De opzet van het programma is ook gebaseerd op de colleges van Jacqueline de Vree, op de volgende
manier:
 Emotie!!! Uit de fragmenten die Jacqueline liet zien, bleek dat emotie de factor is die je het meest aan
de buis gekluisterd houdt. Toen het college al bijna afgelopen was, keken we naar een aflevering van
de BBC-serie Horizon, waarin de man die de laatste stelling van Fermat had bewezen, werd
geportretteerd. Toen hij vertelde over het moment dat hij het bewijs rond had, barste hij simpelweg in
huilen uit. Mijn medestudenten en ik waren helemaal opgeslokt door het verhaal en hebben de hele
aflevering uitgekeken, ook al was het college eigenlijk allang voorbij. Achteraf herinner ik me de
emoties het sterkst, maar ook inhoudelijk is mij nog wel iets bijgebleven.
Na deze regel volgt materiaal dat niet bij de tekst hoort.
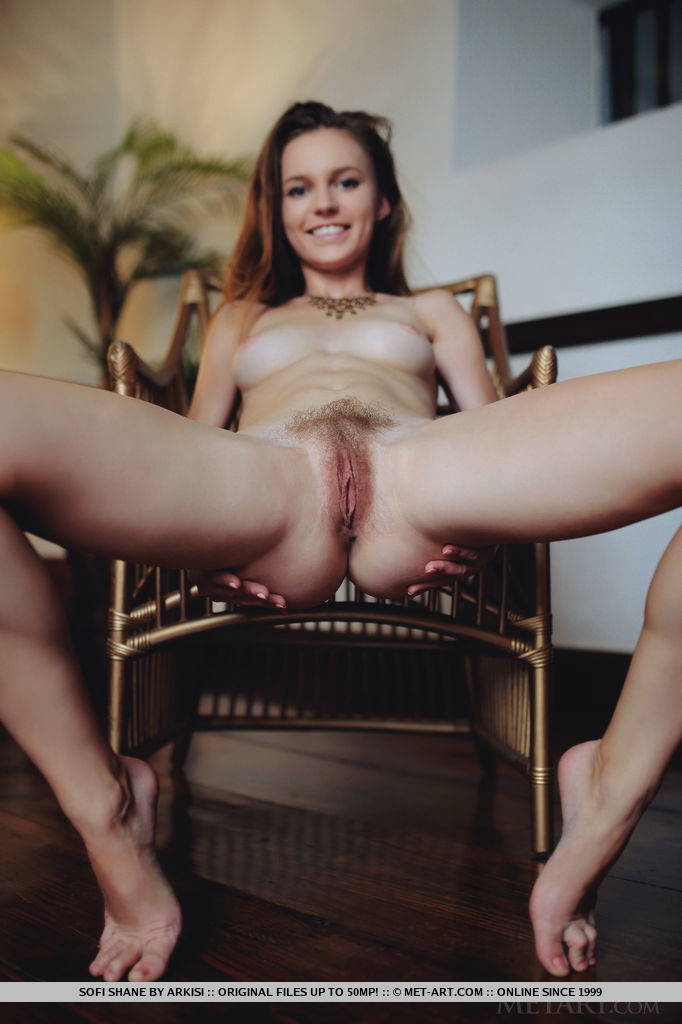 thehairylady blog sofi-shane-exposing-hairy-pussy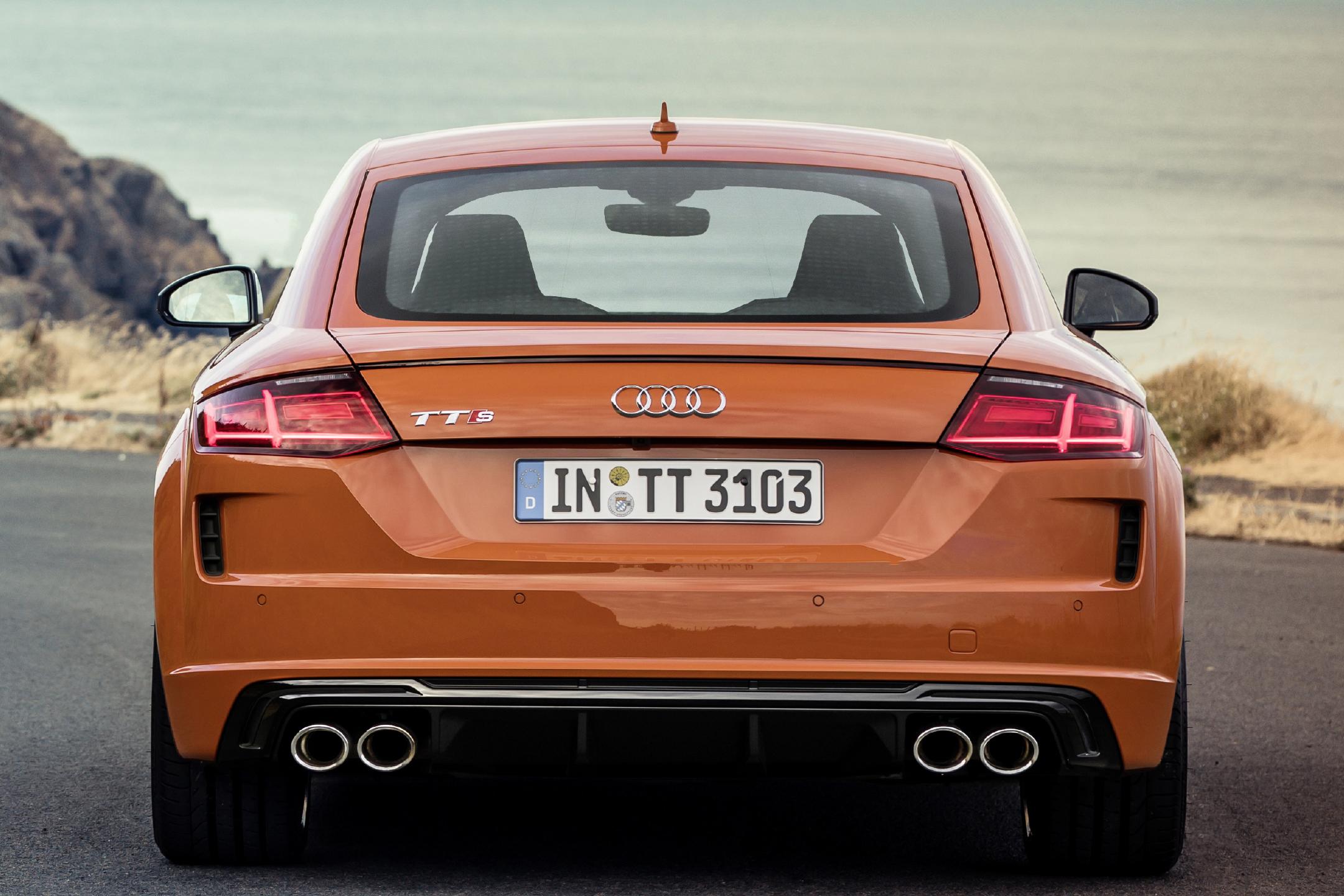 Audi TTS - 2018 - rear face / face arrière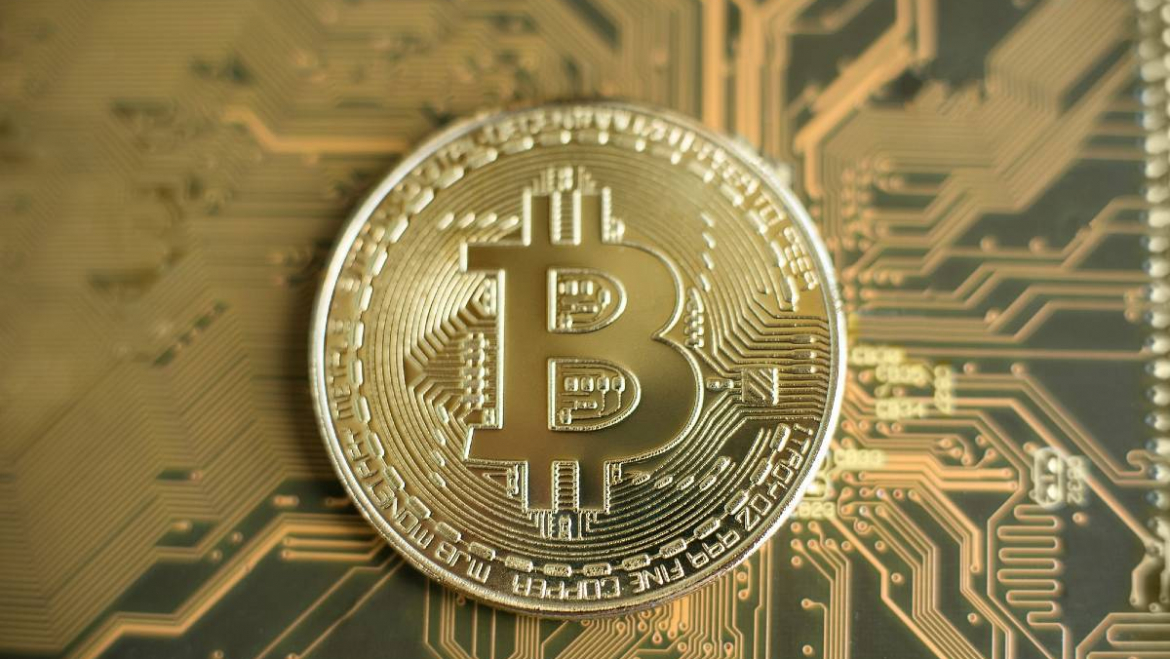 Is it better to mine or buy bitcoin?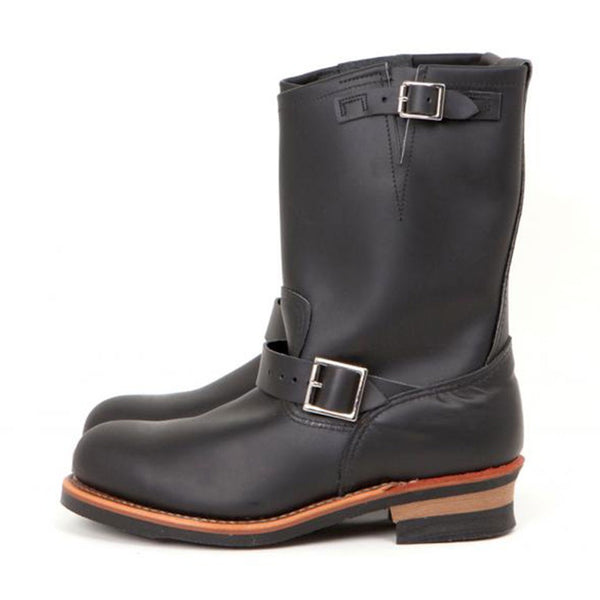 RED WING ENGINEER 2268 BLACK CHROME BOOTS
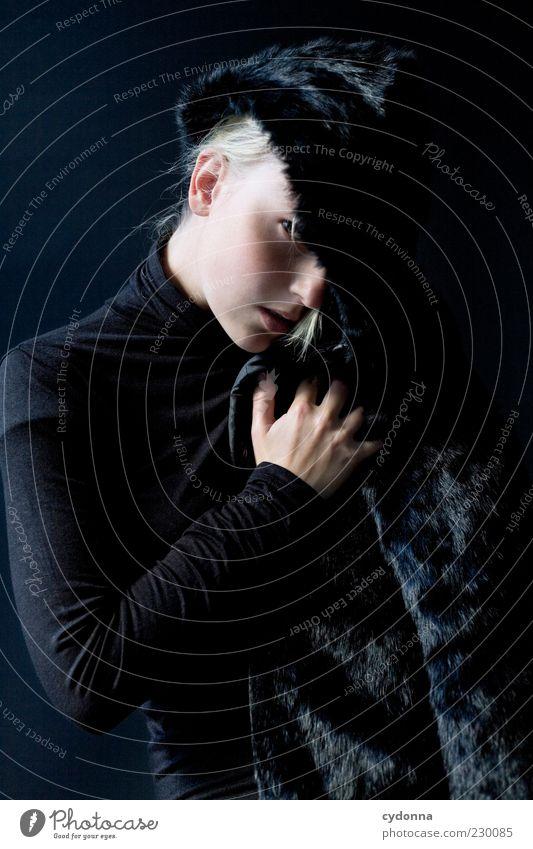 Kuschelfaktor Mensch Jugendliche schön ruhig schwarz Erwachsene Leben Gefühle Stil Mode elegant ästhetisch Lifestyle einzigartig Vergänglichkeit beobachten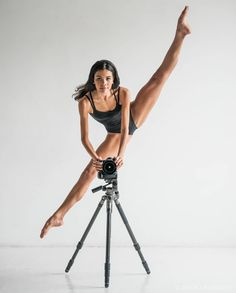 Cool dance photoshoot idea! Incredible Inès Joseph captured by Jason Lavengood. Follow us for more stunning dance phototgraphy!
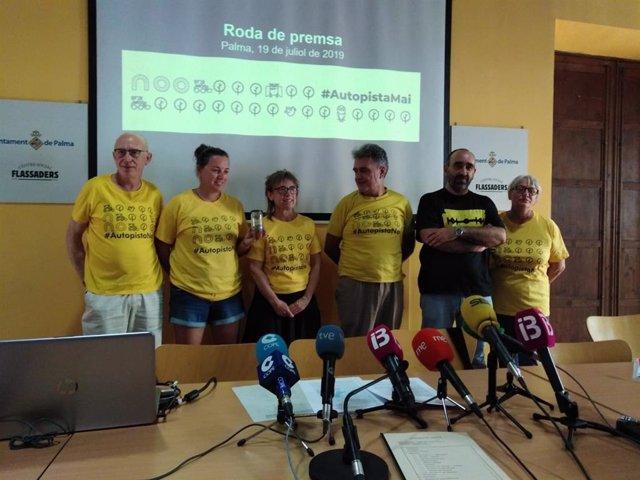 Plataforma Antiautopista en una rueda de prensa en el centro social Flassaders de Palma.
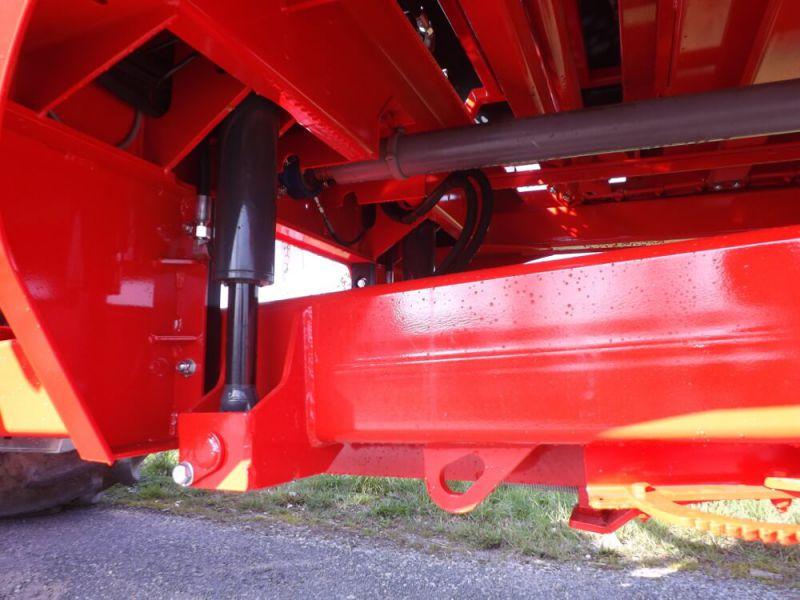 Flèche à suspension hydraulique avec béquille hydraulique intégrée sur MARAL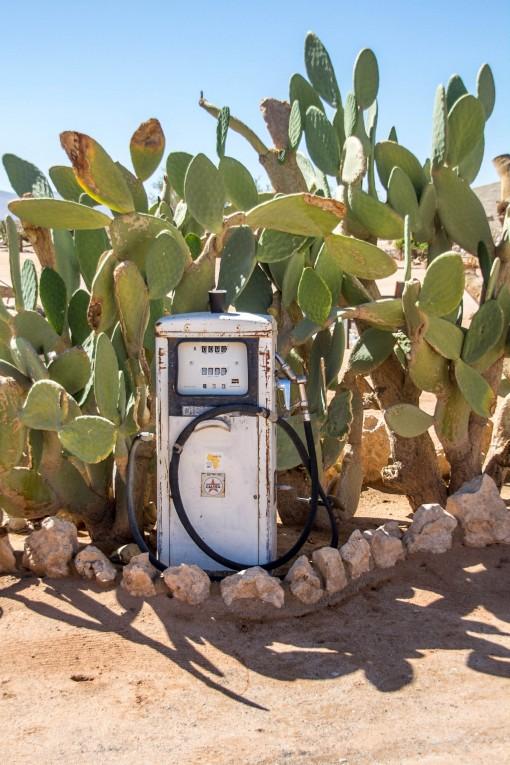 Bomba de gasolina antiga decorando Solitaire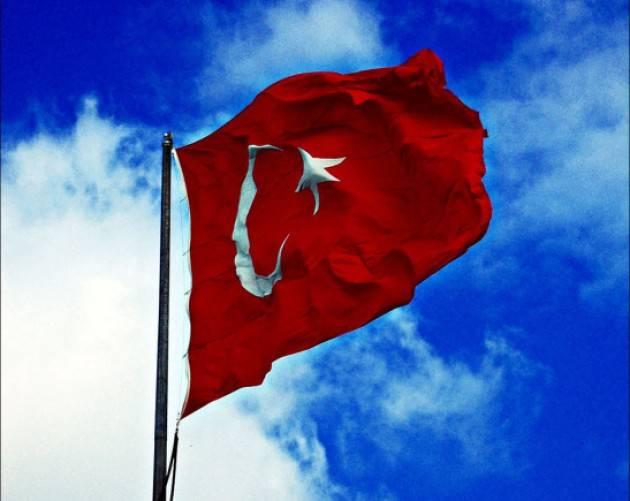 Accadde Oggi 13 aprile 2004 - Istanbul, Primo congresso dei democratici islamici, a cui partecipa il Primo Ministro turco Tayyip Erdogan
 Er moet iets te zien zijn. Jacqueline liet ons voorbeelden zien van goede en niet zulke geslaagde
pogingen de wetenschap in beeld te brengen. Het is niet: mannetje in beeld en praten maar (behalve
dan bij Wim Kayzer, maar dat is een geval apart). Het visuele kanaal laat namelijk bij mensen een veel
sterkere indruk achter dan het auditieve. In Voetzoeker probeer ik na te streven wat Jacqueline ons
leerde: of het onderwerp is leent zich al enorm voor mooie beelden – bijvoorbeeld de Noorderlichtaflevering Loflied op de micrometer – of je moet creatief zijn en op zoek gaan naar mooie beelden.
Jacqueline deed dat door een Britse natuurkundige die beweerde dat tijd niet bestaat mee te nemen naar
het Christiaan Huygenshuis en het Boerhavemuseum.